Sous-évaluons-nous encore la prime de risque géopolitique ?
Il y a un précédent. Après les attaques de drones de 2019 sur l’installation Abqaiq en Arabie Saoudite, le Brent a bondi de près de 20 % en une seule journée - la plus forte hausse de l’histoire.

Début 2020, l’assassinat du général iranien Qassem Soleimani a suscité des craintes de représailles régionales, mais les prix ont à peine bougé. Il semble que le marché soit devenu insensible aux conflits au Moyen-Orient - à moins qu’ils n’affectent réellement les barils.

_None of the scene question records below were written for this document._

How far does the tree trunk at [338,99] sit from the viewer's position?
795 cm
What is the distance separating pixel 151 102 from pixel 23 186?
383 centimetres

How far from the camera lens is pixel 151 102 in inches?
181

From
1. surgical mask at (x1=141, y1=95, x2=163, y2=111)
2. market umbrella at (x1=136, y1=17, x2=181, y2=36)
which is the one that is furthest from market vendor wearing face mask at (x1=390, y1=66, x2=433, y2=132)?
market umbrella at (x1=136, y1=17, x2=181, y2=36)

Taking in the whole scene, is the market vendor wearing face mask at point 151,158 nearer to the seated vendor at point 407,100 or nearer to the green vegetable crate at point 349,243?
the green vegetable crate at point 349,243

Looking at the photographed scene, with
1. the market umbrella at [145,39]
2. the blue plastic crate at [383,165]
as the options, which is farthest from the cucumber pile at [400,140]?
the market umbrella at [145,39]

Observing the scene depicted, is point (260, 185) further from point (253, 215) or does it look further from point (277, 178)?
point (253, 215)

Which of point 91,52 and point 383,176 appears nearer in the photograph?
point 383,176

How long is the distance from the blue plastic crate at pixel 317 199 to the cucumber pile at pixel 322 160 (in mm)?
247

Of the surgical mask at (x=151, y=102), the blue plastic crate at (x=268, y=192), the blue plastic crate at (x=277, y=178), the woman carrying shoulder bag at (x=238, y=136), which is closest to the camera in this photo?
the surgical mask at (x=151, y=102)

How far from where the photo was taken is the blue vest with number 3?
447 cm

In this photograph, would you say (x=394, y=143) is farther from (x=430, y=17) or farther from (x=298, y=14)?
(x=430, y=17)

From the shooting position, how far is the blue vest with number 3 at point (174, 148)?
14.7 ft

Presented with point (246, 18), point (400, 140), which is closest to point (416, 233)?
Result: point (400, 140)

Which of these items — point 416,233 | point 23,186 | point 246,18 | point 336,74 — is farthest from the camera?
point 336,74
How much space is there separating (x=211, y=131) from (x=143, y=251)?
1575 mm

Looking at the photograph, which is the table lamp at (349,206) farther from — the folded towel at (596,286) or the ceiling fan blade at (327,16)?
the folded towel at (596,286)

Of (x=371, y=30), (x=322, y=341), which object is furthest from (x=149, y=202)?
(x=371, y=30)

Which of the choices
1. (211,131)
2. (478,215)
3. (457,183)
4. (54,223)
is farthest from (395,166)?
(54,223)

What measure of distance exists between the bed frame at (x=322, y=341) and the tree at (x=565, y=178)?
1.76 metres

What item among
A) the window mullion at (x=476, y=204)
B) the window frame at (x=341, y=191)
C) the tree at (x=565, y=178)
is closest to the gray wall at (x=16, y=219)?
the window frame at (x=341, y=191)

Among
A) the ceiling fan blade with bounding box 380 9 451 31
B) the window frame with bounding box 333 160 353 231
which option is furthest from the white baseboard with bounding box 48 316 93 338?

Mais cette insensibilité comporte un danger. Le contexte géopolitique actuel - une frappe directe des États-Unis sur des infrastructures nucléaires iraniennes, une rhétorique de représailles, une menace formelle de fermer une artère pétrolière mondiale - aurait déclenché une réévaluation majeure il y a dix ans. Aujourd’hui, cela fait à peine bouger les cours.
Alors demandez-vous : le marché est-il intelligent, ou simplement sédaté ?
Les dirigeants ne doivent pas suivre aveuglément la volatilité des prix du pétrole
Les décideurs, qu’ils soient dans la finance, l’énergie, la logistique ou la politique, ne doivent pas suivre aveuglément les marchés. Le prix du pétrole aujourd’hui peut refléter l’optimisme des traders, des stocks élevés ou simplement de la complaisance. Mais il ne reflète pas l’ensemble des scénarios possibles, selon les analystes.
En ce moment, les marchés attribuent une probabilité de 52 % que l’Iran tente de fermer le détroit d’Hormuz en 2025. Si cela se produit, la réévaluation ne sera pas progressive - elle sera brutale et chaotique.
La Chine, qui achète plus de la moitié du brut exporté par l’Iran, a une influence majeure et des intérêts tout aussi importants à maintenir Hormuz ouvert. Les responsables américains ont déjà incité Pékin à intervenir diplomatiquement, mais ce sont des signaux discrets, pas des garanties fermes.
Perspectives techniques du prix du pétrole : le calme avant quoi ?
Les marchés pétroliers peuvent ignorer la menace d’une Troisième Guerre mondiale, mais les dirigeants ne peuvent pas se le permettre. Il ne s’agit pas de prédire le prochain mouvement. Il s’agit de se préparer à celui que tout le monde suppose impossible. Si l’Iran riposte, si le détroit d’Hormuz est perturbé, le graphique des prix actuel, endormi, pourrait sembler ridiculement optimiste avec le recul.
Pour l’instant, les marchés parient sur la retenue. Mais quand les bombes tombent et que les prix ne montent pas, cela ne signifie peut-être pas que le danger est passé - seulement que l’horloge tourne encore.
Au moment de la rédaction, les prix du pétrole chutent fortement par rapport aux sommets observés ce week-end. Les prix du pétrole baissent dans une zone d’achat, suggérant un possible retournement de tendance. Si un retournement se produit, les prix pourraient rencontrer une résistance au niveau de 76,85 $. À l’inverse, en cas de baisse prolongée, les prix pourraient trouver un support aux niveaux de 73,08 $, 66,55 $ et 60,00 $.